Quoted passage ->
<<<<

The Boondocks was an unproduced American adult animated sitcom created by Aaron McGruder in 2019 and loosely based upon his comic strip of the same name. Produced by Sony Pictures Animation, it was originally created to serve as the second television series based on the comic, following the 2005–2014 TV series that aired on Cartoon Network's Adult Swim programming block for four seasons. The series was set to premiere on HBO Max before development failed to get off the ground.

Premise 
The show was originally set to begin with a black family, the Freemans, settling into the fictional, friendly and overall white suburb of Woodcrest and follows them as they fight the regime of Uncle Ruckus, who rules over the community government. The perspective offered by this mixture of cultures, lifestyles, social classes, stereotypes, viewpoints, and racialized identities would have provided for much of the series' satire, comedy, and conflict.

Development 
The original Boondocks television series premiered on Cartoon Network's Adult Swim on November 6, 2005 and ran for four seasons and 55 episodes until its conclusion on June 23, 2014. During its first season, McGruder put the strip on a 6-month hiatus beginning in March 2006. He did not return to the strip the following November, and the strip's syndicate, Universal Press Syndicate, announced that it had been canceled. McGruder was not involved in the show's fourth season. Adult Swim stated, "a mutually agreeable production schedule could not be determined."

On February 6, 2019, McGruder revived the comic strip on Instagram, with the help of former supervising director Seung Eun Kim. A series of one-shots were posted to Charlamagne tha God's Instagram page. On May 29, 2019, voice actor John Witherspoon announced on Joe Rogan's 1305th episode of The Joe Rogan Experience that the series would return. Witherspoon died on October 29, 2019, with producers questioning how the show will continue. At Annecy 2019, on June 12, 2019, Sony Pictures Animation announced it would be producing a "reimagining" of The Boondocks to be co-produced with Sony Pictures Television.

>>>>

Records from a dataset ->
<<<<

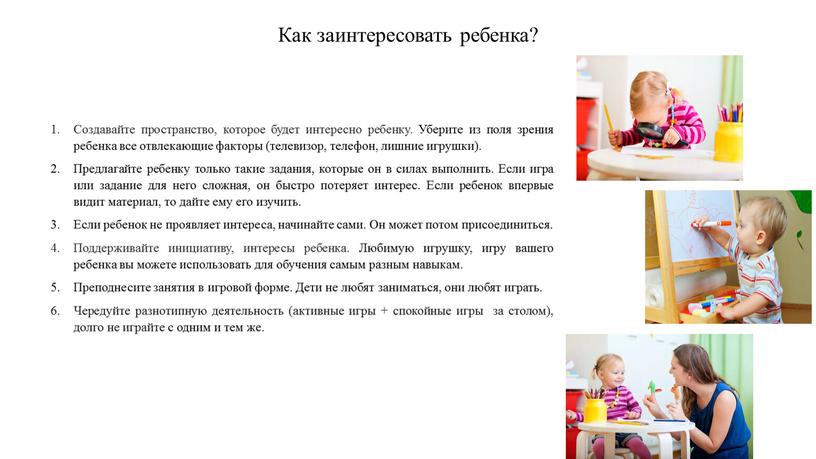 Как заинтересовать ребенка?

1. Создавайте пространство, которое будет интересно ребенку. Уберите из поля зрения ребенка все отвлекающие факторы (телевизор, телефон, лишние игрушки).

2. Предлагайте ребенку только такие задания, которые он в силах выполнить. Если игра или задание для него сложная, он быстро потеряет интерес. Если ребенок впервые видит материал, то дайте ему его изучить.

3. Если ребенок не проявляет интереса, начинайте сами. Он может потом присоединиться.

4. Поддерживайте инициативу, интересы ребенка. Любимую игрушку, игру вашего ребенка вы можете использовать для обучения самым разным навыкам.

5. Преподнесите занятия в игровой форме. Дети не любят заниматься, они любят играть.

6. Чередуйте разнотипную деятельность (активные игры + спокойные игры за столом), долго не играйте с одним и тем же.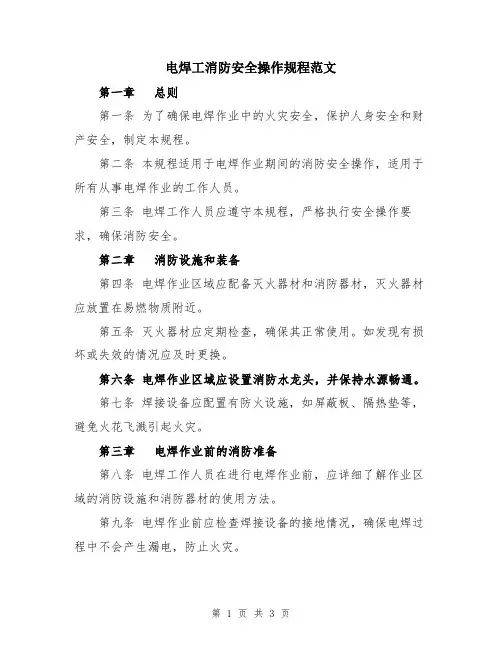 电焊工消防安全操作规程范文

第一章　总则

第一条 为了确保电焊作业中的火灾安全，保护人身安全和财产安全，制定本规程。

第二条 本规程适用于电焊作业期间的消防安全操作，适用于所有从事电焊作业的工作人员。

第三条 电焊工作人员应遵守本规程，严格执行安全操作要求，确保消防安全。

第二章　消防设施和装备

第四条 电焊作业区域应配备灭火器材和消防器材，灭火器材应放置在易燃物质附近。

第五条 灭火器材应定期检查，确保其正常使用。如发现有损坏或失效的情况应及时更换。

第六条 电焊作业区域应设置消防水龙头，并保持水源畅通。

第七条 焊接设备应配置有防火设施，如屏蔽板、隔热垫等，避免火花飞溅引起火灾。

第三章　电焊作业前的消防准备

第八条 电焊工作人员在进行电焊作业前，应详细了解作业区域的消防设施和消防器材的使用方法。

第九条 电焊作业前应检查焊接设备的接地情况，确保电焊过程中不会产生漏电，防止火灾。

第 1 页 共 3 页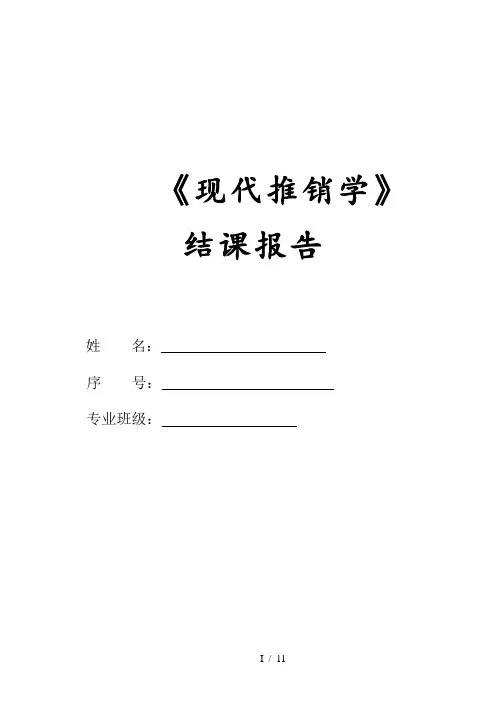 《现代推销学》

结课报告

姓　　名：____

序　　号：____

专业班级：____

I / 11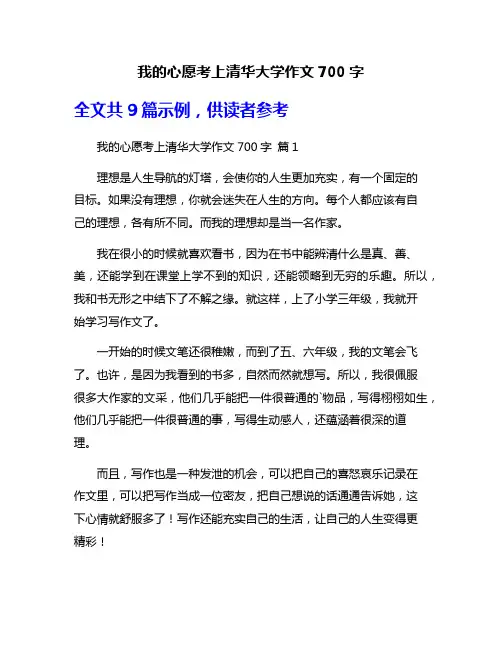 我的心愿考上清华大学作文 700 字

全文共 9 篇示例，供读者参考

我的心愿考上清华大学作文 700 字 篇 1

理想是人生导航的灯塔，会使你的人生更加充实，有一个固定的目标。如果没有理想，你就会迷失在人生的方向。每个人都应该有自己的理想，各有所不同。而我的理想却是当一名作家。

我在很小的时候就喜欢看书，因为在书中能辨清什么是真、善、美，还能学到在课堂上学不到的知识，还能领略到无穷的乐趣。所以，我和书无形之中结下了不解之缘。就这样，上了小学三年级，我就开始学习写作文了。

一开始的时候文笔还很稚嫩，而到了五、六年级，我的文笔会飞了。也许，是因为我看到的书多，自然而然就想写。所以，我很佩服很多大作家的文采，他们几乎能把一件很普通的`物品，写得栩栩如生，他们几乎能把一件很普通的事，写得生动感人，还蕴涵着很深的道理。

而且，写作也是一种发泄的机会，可以把自己的喜怒哀乐记录在作文里，可以把写作当成一位密友，把自己想说的话通通告诉她，这下心情就舒服多了！写作还能充实自己的生活，让自己的人生变得更精彩！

>>>>

Could you reproduce the whole text above about the unproduced Boondocks series, word for word?

The Boondocks was an unproduced American adult animated sitcom created by Aaron McGruder in 2019 and loosely based upon his comic strip of the same name. Produced by Sony Pictures Animation, it was originally created to serve as the second television series based on the comic, following the 2005–2014 TV series that aired on Cartoon Network's Adult Swim programming block for four seasons. The series was set to premiere on HBO Max before development failed to get off the ground.

Premise 
The show was originally set to begin with a black family, the Freemans, settling into the fictional, friendly and overall white suburb of Woodcrest and follows them as they fight the regime of Uncle Ruckus, who rules over the community government. The perspective offered by this mixture of cultures, lifestyles, social classes, stereotypes, viewpoints, and racialized identities would have provided for much of the series' satire, comedy, and conflict.

Development 
The original Boondocks television series premiered on Cartoon Network's Adult Swim on November 6, 2005 and ran for four seasons and 55 episodes until its conclusion on June 23, 2014. During its first season, McGruder put the strip on a 6-month hiatus beginning in March 2006. He did not return to the strip the following November, and the strip's syndicate, Universal Press Syndicate, announced that it had been canceled. McGruder was not involved in the show's fourth season. Adult Swim stated, "a mutually agreeable production schedule could not be determined."

On February 6, 2019, McGruder revived the comic strip on Instagram, with the help of former supervising director Seung Eun Kim. A series of one-shots were posted to Charlamagne tha God's Instagram page. On May 29, 2019, voice actor John Witherspoon announced on Joe Rogan's 1305th episode of The Joe Rogan Experience that the series would return. Witherspoon died on October 29, 2019, with producers questioning how the show will continue. At Annecy 2019, on June 12, 2019, Sony Pictures Animation announced it would be producing a "reimagining" of The Boondocks to be co-produced with Sony Pictures Television.